Thamar Solorio is an Associate Professor of the Department of Computer Science at the University of Houston (UH). She holds graduate degrees in Computer Science from the Instituto Nacional de Astrofísica, Óptica y Electrónica, in Puebla, Mexico. Her research interests include information extraction from social media data, enabling technology for code-switched data, stylistic modeling of text and more recently multimodal approaches to online content understanding. She is the director and founder of the Research in Text Understanding and Language Analysis Lab at UH. She is the recipient of an NSF CAREER award for her work on authorship attribution, and recipient of the 2014 Emerging Leader ABIE Award in Honor of Denice Denton. She is an elected board member of the North American Chapter of the Association of Computational Linguistics (2020-2021). Her research is currently funded by the National Science Foundation and ADOBE and in the past she has received support from the Office of Naval Research and the Defense Advanced Research Projects Agency (DARPA).
Recent Findings on Multimodal Prediction Systems
There are many cases where an AI system can benefit from observing evidence in more than one single modality. In this context, modality refers to text, speech, images or video.
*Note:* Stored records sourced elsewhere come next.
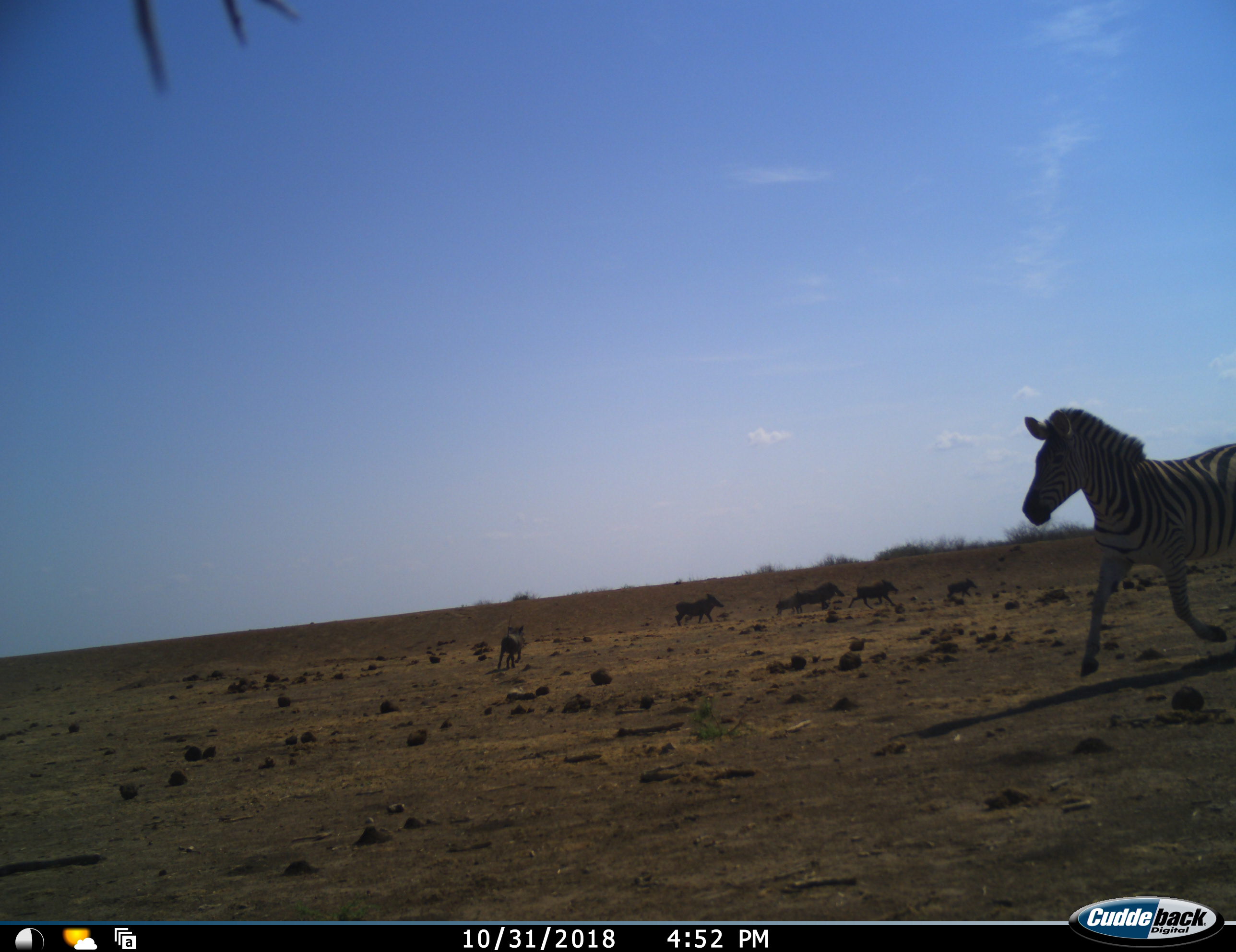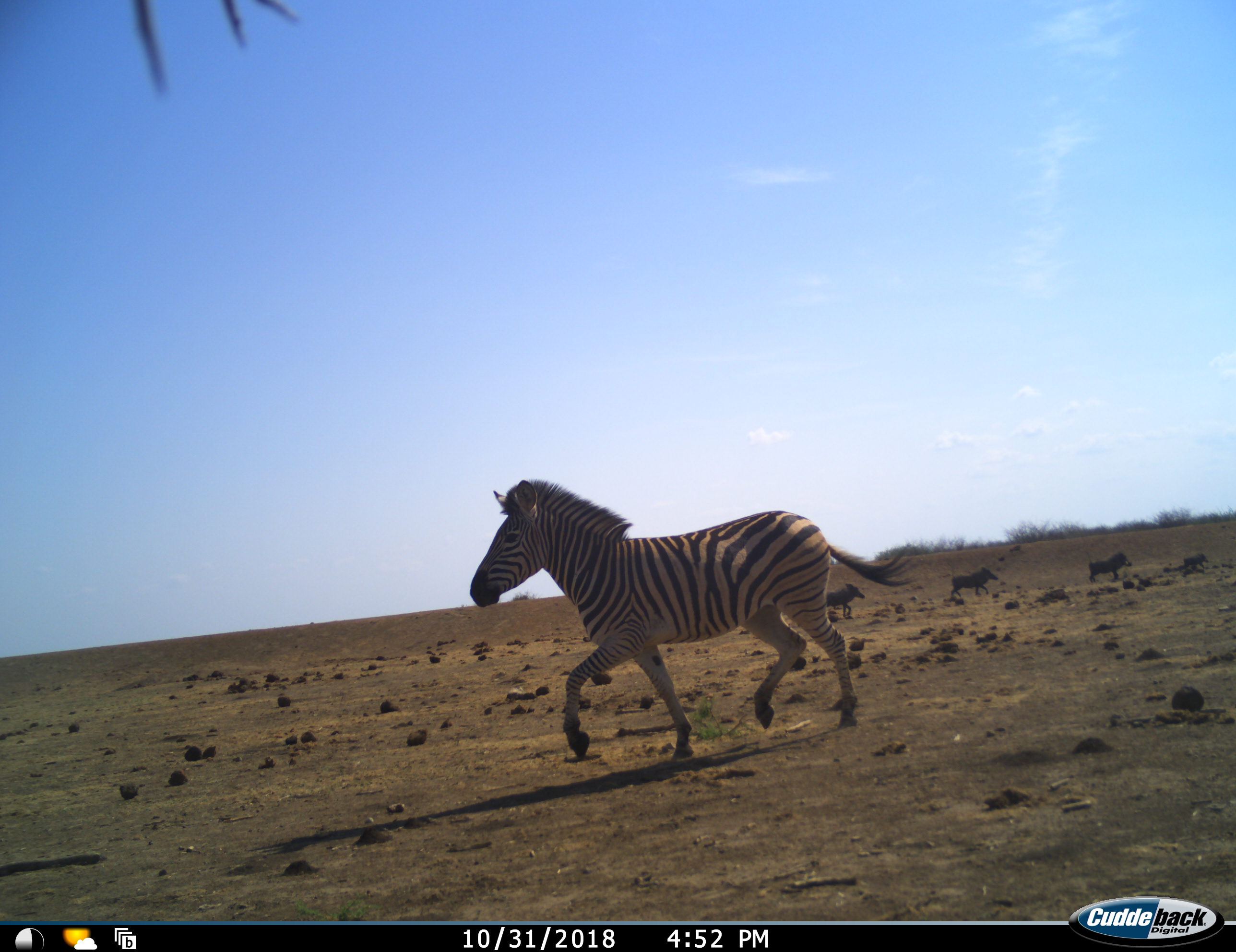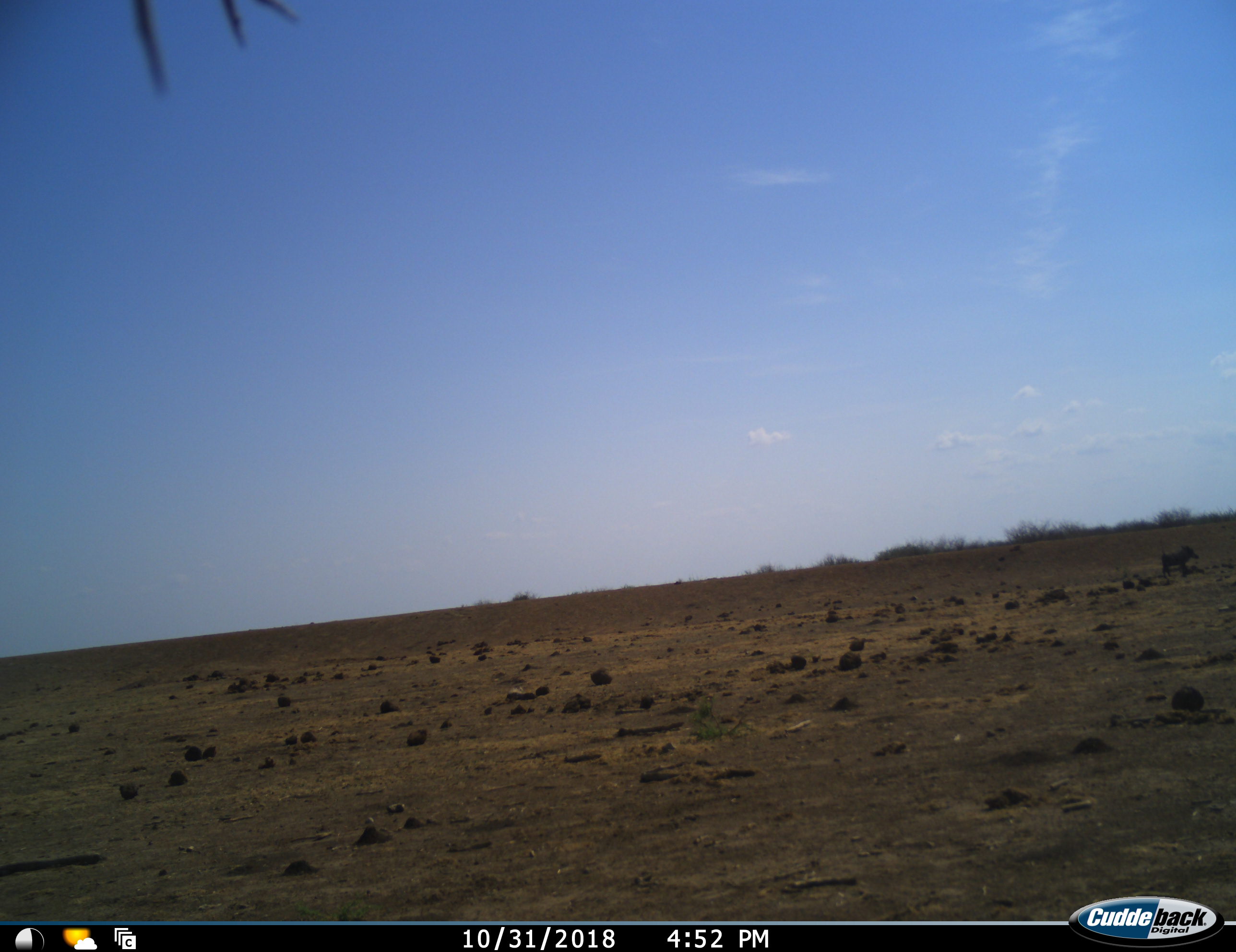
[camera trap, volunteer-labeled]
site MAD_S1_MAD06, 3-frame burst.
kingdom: Animalia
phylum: Chordata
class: Mammalia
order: Artiodactyla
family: Suidae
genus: Phacochoerus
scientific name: Phacochoerus africanus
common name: warthog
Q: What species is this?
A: Warthog (Phacochoerus africanus).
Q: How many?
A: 6.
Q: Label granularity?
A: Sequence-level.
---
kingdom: Animalia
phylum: Chordata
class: Mammalia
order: Perissodactyla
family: Equidae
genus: Equus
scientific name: Equus quagga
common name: plains zebra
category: zebraplains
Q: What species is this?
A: Zebraplains (plains zebra) (Equus quagga).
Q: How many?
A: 1.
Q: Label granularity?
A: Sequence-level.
For example, in movie classification, it is reasonable to expect that relevant information for the task can come from any combination of the speech, the audio, images and video segments. Then the key to attain acceptable accuracies lies in the approach to combine them. During this talk I will present recent work that relies on the Gated Multimodal Unit (GMUs) to provide an adaptable internal mechanism for combining modalities during representation learning. I will motivate the use of these GMUs with successful examples of multimodal problems.
I will also argue that multimodality is not always the optimal approach. Just because we have access to multimodal data does not necessarily mean we should exploit the multiple modalities. I will present examples where multimodality fails to deliver improvements over unimodal models due to inherent characteristics of the problem/data at thand, as well as the current capabilities of the underlying models.